Today, I was pleased to join my colleagues from throughout the Administration to announce the first U.S. strategy on transnational organized crime (TOC) in fifteen years. The Strategy to Combat Transnational Organized Crime provides a comprehensive plan that will, in part, help us build on our progress to further reduce drug use in the United States and disrupt drug trafficking and its facilitation of other transnational threats.
Remember, this is the guy that declared an end to the War on Drugs, saying that we have to focus on treatment, yet who just hired a military general for Deputy Director of Supply Reduction.
And now the Office of National Drug Control Policy is getting heavily involved in major new expanded efforts to “Combat Transnational Organized Crime.” Really?
Not that he has a clue as to what’s going on there…
“You can read the full strategy (pdf) and a fact sheet on the strategy (pdf).”
Um, no. Those are links to the International Strategy for Cyberspace. Interesting, but has nothing to do with the ONDCP or transnational organized crime.
The actual strategy is available here, and it’s a doozy. A real ratcheting up of the international war on drugs and, following the UNODC lead, tying drug control to all international crime.
The vagueness of the language and the way drugs and crime and terrorism are conflated is quite frightening.
Along emerging trafficking routes, such as the transit route through West Africa to Europe, criminal networks are spreading corruption and undermining fledgling democratic institutions. Due to the enormous profits associated with drug trafficking, the illegal trade is also a way to finance other transnational criminal and terrorist activities.

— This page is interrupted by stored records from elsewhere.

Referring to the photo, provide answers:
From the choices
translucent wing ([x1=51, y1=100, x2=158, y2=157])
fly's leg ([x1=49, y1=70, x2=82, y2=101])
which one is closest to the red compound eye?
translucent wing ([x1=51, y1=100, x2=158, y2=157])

To diminish these threats, we will continue ongoing efforts to identify and disrupt the leadership, production, intelligence gathering, transportation, and financial infrastructure of major TOC networks. By targeting the human, technology, travel, and communications aspects of these networks, we will be able to monitor and gather intelligence to identify the full scope of the TOC networks, their members, financial assets, and criminal activities. We will continue ongoing efforts to enhance collaboration among domestic law enforcement agencies and our foreign counterparts in order to strengthen our ability to coordinate investigations and share intelligence to combat drug trafficking and TOC. Continued use of economic sanctions under the Foreign Narcotics Kingpin Designation Act (Kingpin Act) to pursue transnational drug organizations will enhance our ability to disrupt and dismantle TOC networks. The Kingpin Act also may be used to prosecute persons involved in illegal activities linked to drug trafficking, such as arms trafficking, bulk cash smuggling, or gang activity. Enhanced intelligence sharing and coordination among law enforcement and intelligence agencies, the military, and our diplomatic community will enable the interagency community to develop aggressive, multi-jurisdictional approaches to dismantle TOC networks involved in drug trafficking. […]

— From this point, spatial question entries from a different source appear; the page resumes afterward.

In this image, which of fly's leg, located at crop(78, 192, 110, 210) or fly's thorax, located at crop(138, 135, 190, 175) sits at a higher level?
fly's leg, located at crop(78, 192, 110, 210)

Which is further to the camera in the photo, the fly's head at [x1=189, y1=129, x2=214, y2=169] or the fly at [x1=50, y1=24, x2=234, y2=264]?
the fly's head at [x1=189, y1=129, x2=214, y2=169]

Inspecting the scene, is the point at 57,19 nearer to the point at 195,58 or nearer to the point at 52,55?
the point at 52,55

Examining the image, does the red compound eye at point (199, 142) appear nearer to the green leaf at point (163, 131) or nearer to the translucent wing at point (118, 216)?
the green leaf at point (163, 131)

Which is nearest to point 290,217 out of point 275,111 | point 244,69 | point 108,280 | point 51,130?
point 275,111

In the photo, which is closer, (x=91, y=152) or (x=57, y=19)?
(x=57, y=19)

By disrupting and dismantling the world’s major TOC networks involved in drug trafficking, we will be able to reduce the availability of illicit drugs, inhibit terrorist funding, improve national and international security, and bring TOC networks to justice.
Yep. Just wrap the entire crime, terrorism and drug issues into one major international war, with no understanding of the underlying causes or economic factors.
There’s also a reference to the administration looking to increase its asset seizure efforts, both abroad and at home. Not good.